What the task requires: Carry on the blog post about American incarceration, picking up right after its final sentence.

Text extract:

Before I delve into my own personal story of my entanglement with the American legal system, I am going to give you some facts. These are not opinions, hypothesis surmises, or conjecture, they are cold hard facts. If you disagree with any of my facts, I invite you to get on Google and fact check this blog. If you still disagree with any of these facts, please comment on this blog and/or email me.
The United States has the highest incarceration rate in the world, outstripping Russia, Cuba, Rwanda, Belarus, and Kazakhstan. Though America is home to only about one-twentieth of the world’s population, we house almost a quarter of the world’s prisoners. Since the mid 1970s, American prison populations have boomed, multiplying sevenfold while the population has increased by only 50 percent.

Source data:
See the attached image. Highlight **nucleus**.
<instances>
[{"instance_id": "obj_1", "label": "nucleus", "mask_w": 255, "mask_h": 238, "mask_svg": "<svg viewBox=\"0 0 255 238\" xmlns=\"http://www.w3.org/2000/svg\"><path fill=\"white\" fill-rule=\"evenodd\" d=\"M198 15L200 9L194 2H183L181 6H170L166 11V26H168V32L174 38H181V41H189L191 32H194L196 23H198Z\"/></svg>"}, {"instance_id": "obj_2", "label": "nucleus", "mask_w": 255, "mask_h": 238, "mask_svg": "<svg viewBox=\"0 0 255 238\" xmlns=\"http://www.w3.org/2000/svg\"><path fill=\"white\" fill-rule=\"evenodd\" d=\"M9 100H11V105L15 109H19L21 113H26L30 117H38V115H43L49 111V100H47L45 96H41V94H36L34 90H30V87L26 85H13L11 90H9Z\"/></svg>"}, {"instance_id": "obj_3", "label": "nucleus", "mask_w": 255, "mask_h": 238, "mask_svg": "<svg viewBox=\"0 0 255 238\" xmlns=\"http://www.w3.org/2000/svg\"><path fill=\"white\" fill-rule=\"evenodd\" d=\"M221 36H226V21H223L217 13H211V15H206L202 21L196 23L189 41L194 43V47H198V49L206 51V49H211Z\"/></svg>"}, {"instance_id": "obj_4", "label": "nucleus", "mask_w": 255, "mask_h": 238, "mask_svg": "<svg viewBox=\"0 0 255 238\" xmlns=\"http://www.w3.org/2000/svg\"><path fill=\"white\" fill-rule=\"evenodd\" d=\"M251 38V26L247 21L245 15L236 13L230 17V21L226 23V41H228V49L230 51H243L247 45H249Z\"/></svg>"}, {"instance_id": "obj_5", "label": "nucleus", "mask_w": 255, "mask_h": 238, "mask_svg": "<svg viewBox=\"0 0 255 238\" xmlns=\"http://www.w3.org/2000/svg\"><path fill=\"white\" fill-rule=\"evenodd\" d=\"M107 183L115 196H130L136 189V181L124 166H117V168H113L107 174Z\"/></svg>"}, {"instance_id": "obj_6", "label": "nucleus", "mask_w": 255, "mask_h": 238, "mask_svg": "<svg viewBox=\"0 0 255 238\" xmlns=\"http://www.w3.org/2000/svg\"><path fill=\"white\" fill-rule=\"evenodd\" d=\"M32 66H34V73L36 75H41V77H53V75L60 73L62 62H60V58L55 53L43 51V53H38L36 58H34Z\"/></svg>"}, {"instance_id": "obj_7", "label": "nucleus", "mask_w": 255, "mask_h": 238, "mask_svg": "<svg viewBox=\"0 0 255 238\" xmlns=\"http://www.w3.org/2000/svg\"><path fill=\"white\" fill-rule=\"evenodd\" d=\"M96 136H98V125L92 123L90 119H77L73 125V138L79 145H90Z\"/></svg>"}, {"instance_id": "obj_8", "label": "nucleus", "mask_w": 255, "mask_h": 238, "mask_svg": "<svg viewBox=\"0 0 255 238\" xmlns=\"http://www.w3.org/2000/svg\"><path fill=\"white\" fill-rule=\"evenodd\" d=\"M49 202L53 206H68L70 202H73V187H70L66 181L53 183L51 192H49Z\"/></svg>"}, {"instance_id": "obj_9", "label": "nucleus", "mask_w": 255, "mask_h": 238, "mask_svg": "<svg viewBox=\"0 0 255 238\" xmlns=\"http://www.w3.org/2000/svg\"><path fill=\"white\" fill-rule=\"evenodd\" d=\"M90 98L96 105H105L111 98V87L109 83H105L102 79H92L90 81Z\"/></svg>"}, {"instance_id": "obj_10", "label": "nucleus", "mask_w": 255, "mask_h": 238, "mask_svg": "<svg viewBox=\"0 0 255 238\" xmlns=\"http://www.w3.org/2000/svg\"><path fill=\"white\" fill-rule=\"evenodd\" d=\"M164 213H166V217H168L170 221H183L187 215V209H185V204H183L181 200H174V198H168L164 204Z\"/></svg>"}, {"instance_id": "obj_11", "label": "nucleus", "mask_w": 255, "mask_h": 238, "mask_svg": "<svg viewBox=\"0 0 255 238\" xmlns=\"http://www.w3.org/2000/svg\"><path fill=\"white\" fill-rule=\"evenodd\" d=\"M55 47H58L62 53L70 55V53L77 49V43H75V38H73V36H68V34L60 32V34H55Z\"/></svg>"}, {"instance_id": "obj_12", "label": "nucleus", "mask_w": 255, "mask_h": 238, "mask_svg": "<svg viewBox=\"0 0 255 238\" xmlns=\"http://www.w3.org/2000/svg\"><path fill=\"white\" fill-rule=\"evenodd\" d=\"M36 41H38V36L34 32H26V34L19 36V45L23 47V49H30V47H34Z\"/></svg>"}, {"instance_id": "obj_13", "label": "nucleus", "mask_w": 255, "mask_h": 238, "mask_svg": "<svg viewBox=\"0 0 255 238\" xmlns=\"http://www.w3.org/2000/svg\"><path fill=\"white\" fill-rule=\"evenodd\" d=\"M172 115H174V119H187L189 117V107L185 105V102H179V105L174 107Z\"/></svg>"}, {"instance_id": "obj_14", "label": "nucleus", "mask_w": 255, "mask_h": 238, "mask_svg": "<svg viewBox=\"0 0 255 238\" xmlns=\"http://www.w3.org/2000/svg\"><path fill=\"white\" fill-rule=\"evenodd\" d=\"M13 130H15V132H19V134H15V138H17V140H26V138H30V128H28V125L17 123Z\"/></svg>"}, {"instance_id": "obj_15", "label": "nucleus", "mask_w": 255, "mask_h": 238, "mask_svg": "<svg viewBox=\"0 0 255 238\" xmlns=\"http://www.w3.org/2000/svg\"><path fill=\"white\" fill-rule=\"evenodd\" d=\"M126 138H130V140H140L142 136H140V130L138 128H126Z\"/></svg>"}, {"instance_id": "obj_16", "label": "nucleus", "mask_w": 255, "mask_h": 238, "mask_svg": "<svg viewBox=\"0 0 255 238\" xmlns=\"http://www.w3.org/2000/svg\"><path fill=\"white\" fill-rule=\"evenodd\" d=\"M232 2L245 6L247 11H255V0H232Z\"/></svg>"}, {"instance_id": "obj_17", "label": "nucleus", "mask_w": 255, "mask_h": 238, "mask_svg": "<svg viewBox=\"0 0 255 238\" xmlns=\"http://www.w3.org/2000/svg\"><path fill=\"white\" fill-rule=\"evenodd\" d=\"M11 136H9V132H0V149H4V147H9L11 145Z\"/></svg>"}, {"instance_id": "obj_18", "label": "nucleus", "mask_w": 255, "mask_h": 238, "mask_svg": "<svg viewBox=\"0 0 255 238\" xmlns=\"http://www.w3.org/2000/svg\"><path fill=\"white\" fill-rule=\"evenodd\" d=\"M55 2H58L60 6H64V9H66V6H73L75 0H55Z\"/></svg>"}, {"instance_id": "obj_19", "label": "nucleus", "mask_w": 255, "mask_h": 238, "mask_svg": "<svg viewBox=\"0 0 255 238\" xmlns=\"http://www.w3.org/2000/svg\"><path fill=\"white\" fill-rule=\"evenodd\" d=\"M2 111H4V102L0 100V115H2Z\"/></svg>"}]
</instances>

Result of this exercise:
Every day, thousands of Americans languish in prison due to wrongful convictions. Even worse, right now, this second, anywhere from 40,000 to possibly over 100,000 people in U.S. prisons have never actually committed a crime. The average time served in US prisons for these people who have never committed a crime is more than nine years
The first reason that you are more likely to go to prison in the United States than any other country in the world is that we have 5,000 prisons. That’s more than we have universities. Prisons are there to make money. Prisons are not there to rehabilitate anybody. In order to make money, prisons need to stay full and right now they are full to overcapacity.
Once you get into the court system, it’s no longer justice. The District Attorney has all the power. If you get arrested for anything, and you go before the court, the District Attorney will say if you plead guilty, I will give you a lot less time. The American judicial and criminal system is not a justice system. It is a deal-making system.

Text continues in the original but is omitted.